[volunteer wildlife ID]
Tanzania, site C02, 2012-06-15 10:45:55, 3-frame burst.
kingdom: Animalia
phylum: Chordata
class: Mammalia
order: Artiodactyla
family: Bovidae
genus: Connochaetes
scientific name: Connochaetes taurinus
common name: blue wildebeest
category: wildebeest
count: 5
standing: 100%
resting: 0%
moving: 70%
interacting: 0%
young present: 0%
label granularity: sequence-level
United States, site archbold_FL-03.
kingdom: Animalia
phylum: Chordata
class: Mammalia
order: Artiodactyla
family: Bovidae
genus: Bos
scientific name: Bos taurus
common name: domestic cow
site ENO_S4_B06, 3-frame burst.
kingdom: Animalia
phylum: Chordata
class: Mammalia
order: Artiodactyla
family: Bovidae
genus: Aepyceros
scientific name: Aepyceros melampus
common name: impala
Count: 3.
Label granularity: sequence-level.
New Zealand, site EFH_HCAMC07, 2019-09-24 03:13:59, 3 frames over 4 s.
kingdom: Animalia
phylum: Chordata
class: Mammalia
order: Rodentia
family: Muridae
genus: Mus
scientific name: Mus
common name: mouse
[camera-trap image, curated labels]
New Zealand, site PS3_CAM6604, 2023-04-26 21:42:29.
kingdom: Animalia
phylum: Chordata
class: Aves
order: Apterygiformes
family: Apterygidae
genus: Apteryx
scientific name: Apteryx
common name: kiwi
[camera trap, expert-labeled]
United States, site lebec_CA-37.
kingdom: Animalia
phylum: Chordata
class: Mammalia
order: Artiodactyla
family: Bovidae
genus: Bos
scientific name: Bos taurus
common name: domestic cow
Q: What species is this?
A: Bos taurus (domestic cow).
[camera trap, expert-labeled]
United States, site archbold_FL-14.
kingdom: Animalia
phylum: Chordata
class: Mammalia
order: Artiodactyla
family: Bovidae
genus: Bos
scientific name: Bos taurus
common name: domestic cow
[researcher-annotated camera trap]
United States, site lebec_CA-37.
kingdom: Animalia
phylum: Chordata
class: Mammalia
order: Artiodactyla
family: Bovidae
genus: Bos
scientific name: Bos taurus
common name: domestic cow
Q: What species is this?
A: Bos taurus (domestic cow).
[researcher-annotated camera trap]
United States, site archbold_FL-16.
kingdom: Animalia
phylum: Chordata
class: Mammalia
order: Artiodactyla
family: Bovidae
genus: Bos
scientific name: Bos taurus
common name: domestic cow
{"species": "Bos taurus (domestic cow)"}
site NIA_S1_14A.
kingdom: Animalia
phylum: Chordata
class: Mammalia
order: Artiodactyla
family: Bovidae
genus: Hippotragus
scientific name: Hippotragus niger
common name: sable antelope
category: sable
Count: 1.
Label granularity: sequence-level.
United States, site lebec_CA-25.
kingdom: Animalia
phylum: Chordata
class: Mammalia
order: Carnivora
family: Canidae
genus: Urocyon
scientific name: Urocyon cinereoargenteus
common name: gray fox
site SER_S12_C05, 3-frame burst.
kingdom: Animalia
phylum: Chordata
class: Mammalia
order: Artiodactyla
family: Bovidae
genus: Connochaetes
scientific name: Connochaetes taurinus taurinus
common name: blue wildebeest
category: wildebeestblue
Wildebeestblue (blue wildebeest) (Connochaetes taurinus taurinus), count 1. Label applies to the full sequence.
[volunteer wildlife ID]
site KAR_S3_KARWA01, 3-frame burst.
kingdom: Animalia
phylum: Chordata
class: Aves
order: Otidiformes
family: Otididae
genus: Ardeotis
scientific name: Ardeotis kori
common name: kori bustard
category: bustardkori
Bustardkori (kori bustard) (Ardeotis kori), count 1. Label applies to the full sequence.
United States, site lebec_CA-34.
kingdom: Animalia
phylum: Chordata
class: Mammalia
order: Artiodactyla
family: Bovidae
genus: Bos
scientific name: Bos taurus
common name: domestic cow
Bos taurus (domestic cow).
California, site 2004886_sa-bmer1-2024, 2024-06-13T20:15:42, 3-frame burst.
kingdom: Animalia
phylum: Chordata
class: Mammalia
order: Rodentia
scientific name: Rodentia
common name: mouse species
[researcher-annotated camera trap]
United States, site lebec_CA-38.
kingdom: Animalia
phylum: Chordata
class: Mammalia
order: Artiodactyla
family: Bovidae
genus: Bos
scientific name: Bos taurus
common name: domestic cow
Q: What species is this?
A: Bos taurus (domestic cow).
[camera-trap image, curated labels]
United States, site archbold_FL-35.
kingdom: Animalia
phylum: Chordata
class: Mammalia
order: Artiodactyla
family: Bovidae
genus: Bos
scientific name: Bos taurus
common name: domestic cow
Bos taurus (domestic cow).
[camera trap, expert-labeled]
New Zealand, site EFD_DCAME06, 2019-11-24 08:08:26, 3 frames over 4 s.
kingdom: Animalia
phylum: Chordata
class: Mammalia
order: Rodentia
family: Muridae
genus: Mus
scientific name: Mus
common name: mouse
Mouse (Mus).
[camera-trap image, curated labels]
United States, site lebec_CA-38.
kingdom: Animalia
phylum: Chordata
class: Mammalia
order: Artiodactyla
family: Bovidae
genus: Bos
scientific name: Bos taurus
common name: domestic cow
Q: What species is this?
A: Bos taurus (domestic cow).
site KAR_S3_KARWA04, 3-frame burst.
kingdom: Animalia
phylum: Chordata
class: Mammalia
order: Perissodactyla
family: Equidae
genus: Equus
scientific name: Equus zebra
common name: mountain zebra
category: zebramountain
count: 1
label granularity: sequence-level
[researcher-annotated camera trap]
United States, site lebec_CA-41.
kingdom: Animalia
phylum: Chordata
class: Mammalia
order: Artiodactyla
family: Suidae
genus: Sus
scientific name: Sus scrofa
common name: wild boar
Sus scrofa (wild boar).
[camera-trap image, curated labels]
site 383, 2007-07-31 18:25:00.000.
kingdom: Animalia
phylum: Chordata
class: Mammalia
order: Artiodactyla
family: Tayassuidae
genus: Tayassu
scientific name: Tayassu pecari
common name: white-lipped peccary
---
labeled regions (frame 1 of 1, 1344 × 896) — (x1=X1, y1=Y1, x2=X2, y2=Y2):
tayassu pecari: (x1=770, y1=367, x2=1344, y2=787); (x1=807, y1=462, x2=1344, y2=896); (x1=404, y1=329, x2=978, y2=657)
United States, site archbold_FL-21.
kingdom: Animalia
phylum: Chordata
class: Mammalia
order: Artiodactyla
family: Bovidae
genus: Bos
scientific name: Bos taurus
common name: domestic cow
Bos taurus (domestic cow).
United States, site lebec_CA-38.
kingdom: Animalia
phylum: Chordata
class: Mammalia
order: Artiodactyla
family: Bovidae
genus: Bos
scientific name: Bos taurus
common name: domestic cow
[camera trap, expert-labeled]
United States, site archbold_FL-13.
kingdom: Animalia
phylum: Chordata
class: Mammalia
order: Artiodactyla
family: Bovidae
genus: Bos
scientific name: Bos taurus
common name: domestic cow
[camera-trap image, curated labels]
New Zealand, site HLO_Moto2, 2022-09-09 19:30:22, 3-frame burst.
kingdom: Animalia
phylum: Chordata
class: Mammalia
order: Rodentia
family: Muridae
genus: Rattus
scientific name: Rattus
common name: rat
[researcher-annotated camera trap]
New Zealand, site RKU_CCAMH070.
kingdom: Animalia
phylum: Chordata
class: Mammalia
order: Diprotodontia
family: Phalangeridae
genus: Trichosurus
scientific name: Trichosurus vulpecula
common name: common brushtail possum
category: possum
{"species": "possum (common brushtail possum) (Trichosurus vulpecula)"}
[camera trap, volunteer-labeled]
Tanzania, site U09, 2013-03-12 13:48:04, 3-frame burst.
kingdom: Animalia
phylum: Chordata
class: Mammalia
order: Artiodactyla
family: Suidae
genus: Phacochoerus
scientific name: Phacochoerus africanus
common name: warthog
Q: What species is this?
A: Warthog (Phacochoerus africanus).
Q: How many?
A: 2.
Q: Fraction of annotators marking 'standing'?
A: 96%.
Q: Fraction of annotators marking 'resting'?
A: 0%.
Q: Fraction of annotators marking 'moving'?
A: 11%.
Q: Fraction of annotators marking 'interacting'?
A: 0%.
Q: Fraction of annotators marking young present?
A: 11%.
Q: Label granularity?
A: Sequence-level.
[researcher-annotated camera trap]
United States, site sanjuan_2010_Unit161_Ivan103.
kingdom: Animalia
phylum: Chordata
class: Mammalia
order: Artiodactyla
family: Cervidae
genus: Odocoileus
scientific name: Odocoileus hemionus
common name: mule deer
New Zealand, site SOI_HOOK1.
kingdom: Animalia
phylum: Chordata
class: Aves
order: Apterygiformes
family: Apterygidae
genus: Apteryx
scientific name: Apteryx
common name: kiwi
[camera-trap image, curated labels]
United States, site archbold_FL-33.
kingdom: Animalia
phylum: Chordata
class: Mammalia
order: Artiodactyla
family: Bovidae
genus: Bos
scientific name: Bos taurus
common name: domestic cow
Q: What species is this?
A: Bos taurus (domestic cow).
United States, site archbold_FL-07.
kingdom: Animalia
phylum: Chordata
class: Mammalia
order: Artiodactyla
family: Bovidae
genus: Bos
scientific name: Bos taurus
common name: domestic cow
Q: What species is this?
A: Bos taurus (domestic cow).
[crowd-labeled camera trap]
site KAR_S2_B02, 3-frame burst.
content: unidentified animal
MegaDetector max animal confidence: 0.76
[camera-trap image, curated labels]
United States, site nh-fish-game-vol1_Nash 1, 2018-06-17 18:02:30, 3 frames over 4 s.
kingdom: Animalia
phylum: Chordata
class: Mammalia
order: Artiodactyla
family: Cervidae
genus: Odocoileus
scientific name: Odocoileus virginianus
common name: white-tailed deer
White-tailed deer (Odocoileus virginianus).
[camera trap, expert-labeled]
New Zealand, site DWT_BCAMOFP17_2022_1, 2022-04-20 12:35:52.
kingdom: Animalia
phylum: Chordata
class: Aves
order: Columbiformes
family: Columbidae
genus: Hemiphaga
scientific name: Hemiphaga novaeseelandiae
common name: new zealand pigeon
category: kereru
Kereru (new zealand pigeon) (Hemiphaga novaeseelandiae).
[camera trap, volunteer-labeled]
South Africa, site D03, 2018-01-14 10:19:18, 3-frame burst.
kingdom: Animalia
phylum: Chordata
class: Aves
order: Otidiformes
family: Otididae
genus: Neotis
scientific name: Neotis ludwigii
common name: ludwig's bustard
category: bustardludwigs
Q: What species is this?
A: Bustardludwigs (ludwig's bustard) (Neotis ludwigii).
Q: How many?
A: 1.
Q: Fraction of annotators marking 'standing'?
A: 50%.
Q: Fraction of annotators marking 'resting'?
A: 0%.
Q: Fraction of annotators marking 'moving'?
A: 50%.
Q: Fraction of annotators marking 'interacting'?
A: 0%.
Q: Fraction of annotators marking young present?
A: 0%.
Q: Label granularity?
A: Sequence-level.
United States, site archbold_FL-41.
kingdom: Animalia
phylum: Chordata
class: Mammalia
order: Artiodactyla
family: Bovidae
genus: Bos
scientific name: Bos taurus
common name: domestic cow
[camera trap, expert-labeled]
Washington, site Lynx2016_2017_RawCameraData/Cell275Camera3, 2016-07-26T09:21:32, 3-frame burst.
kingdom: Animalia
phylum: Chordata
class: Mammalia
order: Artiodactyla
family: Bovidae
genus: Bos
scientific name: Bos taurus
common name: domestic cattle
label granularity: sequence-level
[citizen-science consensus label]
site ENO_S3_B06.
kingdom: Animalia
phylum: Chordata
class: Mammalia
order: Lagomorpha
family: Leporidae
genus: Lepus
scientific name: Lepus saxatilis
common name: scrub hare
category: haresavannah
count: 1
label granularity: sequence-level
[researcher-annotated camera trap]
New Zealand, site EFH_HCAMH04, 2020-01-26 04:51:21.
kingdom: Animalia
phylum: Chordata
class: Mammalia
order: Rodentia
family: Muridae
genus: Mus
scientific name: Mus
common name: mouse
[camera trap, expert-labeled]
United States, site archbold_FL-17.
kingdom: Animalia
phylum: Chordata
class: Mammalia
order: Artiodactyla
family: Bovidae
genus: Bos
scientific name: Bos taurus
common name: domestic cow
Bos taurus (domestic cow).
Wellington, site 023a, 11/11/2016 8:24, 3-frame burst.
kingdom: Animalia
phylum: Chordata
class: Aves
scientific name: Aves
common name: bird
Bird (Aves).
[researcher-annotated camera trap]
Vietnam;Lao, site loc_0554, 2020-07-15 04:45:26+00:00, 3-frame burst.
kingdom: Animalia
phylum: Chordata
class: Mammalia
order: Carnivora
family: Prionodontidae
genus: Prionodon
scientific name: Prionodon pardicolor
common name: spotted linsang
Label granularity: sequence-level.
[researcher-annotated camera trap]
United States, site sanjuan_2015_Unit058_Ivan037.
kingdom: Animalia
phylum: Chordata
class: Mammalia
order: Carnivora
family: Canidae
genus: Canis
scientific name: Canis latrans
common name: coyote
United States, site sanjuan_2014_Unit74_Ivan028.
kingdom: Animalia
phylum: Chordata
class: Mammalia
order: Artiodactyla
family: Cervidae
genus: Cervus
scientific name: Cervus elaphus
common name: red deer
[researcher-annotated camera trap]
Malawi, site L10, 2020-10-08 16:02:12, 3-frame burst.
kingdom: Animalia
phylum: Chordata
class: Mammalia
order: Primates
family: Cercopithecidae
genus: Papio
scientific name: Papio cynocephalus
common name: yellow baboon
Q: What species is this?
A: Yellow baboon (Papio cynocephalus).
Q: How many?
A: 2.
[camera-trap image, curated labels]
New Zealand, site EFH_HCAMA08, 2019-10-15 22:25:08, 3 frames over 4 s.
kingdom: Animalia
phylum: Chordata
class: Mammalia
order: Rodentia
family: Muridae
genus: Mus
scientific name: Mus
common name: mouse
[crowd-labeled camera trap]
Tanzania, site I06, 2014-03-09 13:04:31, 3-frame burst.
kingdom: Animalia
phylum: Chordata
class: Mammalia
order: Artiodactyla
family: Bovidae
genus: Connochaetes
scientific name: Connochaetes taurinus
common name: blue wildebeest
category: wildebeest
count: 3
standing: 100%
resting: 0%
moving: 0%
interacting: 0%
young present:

What is expected: Restate, word for word and with nothing added, the lines from the beginning of the records above through the line that contains "genus: Aepyceros".

Exercise output:
[volunteer wildlife ID]
Tanzania, site C02, 2012-06-15 10:45:55, 3-frame burst.
kingdom: Animalia
phylum: Chordata
class: Mammalia
order: Artiodactyla
family: Bovidae
genus: Connochaetes
scientific name: Connochaetes taurinus
common name: blue wildebeest
category: wildebeest
count: 5
standing: 100%
resting: 0%
moving: 70%
interacting: 0%
young present: 0%
label granularity: sequence-level
United States, site archbold_FL-03.
kingdom: Animalia
phylum: Chordata
class: Mammalia
order: Artiodactyla
family: Bovidae
genus: Bos
scientific name: Bos taurus
common name: domestic cow
site ENO_S4_B06, 3-frame burst.
kingdom: Animalia
phylum: Chordata
class: Mammalia
order: Artiodactyla
family: Bovidae
genus: Aepyceros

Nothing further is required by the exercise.